- ABOUT THIS TASK -
Go through the entries below and work out how many lines include "SOCIETY". Answer with the number only.

[Opening AVAILABLE DATA section]

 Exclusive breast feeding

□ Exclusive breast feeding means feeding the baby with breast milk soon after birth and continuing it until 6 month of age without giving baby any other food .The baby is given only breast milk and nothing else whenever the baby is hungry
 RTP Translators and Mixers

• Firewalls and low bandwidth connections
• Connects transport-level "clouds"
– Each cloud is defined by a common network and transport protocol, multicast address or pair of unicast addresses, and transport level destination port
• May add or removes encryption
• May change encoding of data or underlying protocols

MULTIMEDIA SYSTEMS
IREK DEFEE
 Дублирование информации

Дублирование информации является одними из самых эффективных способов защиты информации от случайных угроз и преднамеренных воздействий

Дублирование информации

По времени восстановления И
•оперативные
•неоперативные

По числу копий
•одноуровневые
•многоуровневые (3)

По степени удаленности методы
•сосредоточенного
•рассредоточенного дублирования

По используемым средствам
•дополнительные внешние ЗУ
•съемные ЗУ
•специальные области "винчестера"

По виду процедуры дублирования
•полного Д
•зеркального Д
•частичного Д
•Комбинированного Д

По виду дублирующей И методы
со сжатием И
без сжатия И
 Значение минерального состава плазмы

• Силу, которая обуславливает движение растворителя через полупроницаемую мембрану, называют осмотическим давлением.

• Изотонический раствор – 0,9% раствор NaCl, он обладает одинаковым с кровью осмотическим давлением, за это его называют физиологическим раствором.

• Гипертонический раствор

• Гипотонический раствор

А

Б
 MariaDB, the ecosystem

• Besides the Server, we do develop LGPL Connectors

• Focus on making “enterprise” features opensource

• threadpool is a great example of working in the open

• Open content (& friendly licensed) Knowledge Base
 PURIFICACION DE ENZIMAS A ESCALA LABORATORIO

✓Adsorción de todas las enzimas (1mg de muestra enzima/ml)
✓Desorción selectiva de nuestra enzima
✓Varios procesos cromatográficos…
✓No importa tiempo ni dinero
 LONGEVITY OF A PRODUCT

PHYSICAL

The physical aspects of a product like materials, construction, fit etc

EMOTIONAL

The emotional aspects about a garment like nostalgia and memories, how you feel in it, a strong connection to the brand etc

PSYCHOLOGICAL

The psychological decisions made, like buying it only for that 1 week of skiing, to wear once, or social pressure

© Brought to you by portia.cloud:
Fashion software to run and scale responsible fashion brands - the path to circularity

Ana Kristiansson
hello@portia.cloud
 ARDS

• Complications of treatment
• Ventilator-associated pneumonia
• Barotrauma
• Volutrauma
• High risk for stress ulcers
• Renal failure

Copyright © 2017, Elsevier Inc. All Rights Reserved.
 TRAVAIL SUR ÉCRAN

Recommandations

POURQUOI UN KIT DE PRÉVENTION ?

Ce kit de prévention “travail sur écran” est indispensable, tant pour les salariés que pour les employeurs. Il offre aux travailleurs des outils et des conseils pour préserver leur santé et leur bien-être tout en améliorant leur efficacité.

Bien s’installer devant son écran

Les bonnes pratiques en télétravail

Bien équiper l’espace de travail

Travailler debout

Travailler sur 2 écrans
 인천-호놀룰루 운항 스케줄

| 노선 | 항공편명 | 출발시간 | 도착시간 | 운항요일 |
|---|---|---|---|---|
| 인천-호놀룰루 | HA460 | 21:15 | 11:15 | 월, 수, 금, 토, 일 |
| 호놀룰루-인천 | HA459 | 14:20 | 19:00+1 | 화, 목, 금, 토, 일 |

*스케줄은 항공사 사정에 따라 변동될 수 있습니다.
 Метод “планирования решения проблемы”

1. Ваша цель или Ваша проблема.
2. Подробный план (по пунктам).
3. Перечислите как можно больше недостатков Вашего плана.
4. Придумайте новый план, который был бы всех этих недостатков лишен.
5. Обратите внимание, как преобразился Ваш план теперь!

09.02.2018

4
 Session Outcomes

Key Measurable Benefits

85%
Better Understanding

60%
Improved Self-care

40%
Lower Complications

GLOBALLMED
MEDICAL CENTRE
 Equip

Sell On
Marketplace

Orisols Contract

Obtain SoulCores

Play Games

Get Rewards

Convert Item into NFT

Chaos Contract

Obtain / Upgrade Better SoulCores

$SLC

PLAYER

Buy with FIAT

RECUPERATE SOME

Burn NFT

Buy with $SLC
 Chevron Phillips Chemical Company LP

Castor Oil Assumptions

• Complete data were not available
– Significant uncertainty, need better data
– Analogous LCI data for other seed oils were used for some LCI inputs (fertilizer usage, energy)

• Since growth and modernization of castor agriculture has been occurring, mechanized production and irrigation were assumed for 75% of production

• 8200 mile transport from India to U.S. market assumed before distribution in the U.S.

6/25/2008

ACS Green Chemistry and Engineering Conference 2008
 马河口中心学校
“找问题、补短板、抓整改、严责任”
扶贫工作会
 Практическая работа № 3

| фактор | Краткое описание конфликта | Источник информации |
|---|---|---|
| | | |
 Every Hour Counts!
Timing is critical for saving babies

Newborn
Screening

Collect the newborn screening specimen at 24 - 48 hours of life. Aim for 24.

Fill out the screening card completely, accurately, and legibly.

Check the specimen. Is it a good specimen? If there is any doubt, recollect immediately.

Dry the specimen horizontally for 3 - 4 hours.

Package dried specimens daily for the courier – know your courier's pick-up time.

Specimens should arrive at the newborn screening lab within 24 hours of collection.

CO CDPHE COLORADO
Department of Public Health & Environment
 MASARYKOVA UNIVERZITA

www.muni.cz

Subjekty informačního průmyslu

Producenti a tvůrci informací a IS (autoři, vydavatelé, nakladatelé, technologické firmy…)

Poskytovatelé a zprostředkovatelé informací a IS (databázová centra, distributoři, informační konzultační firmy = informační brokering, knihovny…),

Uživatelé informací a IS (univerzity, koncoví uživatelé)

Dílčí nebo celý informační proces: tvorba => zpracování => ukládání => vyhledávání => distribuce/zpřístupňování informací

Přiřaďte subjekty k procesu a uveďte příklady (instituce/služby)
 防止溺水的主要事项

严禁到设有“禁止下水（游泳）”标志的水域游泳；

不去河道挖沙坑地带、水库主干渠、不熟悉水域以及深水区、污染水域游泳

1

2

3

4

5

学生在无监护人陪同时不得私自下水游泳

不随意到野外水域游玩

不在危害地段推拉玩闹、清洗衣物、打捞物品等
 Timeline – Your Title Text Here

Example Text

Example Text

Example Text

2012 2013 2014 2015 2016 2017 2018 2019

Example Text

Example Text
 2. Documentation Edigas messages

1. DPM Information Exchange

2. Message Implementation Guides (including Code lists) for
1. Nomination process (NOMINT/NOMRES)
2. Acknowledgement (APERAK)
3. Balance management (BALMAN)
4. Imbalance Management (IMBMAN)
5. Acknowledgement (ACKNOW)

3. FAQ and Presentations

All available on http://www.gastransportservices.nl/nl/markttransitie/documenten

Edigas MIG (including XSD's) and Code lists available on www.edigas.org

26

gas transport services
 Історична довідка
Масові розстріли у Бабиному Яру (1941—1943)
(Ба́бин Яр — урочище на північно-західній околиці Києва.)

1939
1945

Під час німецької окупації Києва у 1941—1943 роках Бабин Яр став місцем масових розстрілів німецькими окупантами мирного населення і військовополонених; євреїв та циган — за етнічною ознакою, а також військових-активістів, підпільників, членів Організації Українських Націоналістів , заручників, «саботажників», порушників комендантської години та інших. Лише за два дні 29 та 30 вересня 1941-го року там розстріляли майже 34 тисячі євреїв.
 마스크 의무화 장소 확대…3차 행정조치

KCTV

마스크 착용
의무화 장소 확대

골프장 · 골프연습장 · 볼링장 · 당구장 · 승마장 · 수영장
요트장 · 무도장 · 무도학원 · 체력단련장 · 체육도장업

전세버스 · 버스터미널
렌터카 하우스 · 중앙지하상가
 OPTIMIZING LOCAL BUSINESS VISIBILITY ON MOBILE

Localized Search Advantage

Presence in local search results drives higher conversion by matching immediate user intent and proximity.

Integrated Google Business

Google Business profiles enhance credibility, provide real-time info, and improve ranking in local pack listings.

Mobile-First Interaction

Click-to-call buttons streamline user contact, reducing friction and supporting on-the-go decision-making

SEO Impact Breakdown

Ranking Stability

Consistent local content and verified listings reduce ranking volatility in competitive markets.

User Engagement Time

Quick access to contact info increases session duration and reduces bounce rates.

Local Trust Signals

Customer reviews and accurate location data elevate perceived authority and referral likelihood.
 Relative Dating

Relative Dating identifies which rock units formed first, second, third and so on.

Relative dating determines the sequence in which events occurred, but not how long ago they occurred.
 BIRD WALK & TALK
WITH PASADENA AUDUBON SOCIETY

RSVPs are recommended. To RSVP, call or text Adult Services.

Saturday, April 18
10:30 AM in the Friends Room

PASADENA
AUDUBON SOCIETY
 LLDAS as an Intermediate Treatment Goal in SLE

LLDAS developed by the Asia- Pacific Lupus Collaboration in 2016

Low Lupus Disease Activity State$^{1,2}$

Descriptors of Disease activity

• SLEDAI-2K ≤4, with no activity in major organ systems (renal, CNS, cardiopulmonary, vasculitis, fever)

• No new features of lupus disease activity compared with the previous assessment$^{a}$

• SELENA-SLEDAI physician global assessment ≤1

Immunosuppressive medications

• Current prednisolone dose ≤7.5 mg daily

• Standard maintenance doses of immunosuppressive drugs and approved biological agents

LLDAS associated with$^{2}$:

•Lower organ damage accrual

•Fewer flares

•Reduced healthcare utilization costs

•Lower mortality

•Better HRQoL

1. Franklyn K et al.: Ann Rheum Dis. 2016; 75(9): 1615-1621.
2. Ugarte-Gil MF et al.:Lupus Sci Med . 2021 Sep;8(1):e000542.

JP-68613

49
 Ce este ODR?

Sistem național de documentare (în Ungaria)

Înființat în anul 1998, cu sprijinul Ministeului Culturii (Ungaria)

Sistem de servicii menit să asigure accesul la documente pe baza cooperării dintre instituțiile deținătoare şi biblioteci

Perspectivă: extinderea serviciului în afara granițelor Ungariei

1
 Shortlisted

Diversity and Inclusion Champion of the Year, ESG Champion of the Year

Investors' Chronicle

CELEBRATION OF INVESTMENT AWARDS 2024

[Closing AVAILABLE DATA section]

- RESPONSE TO THIS TASK -
2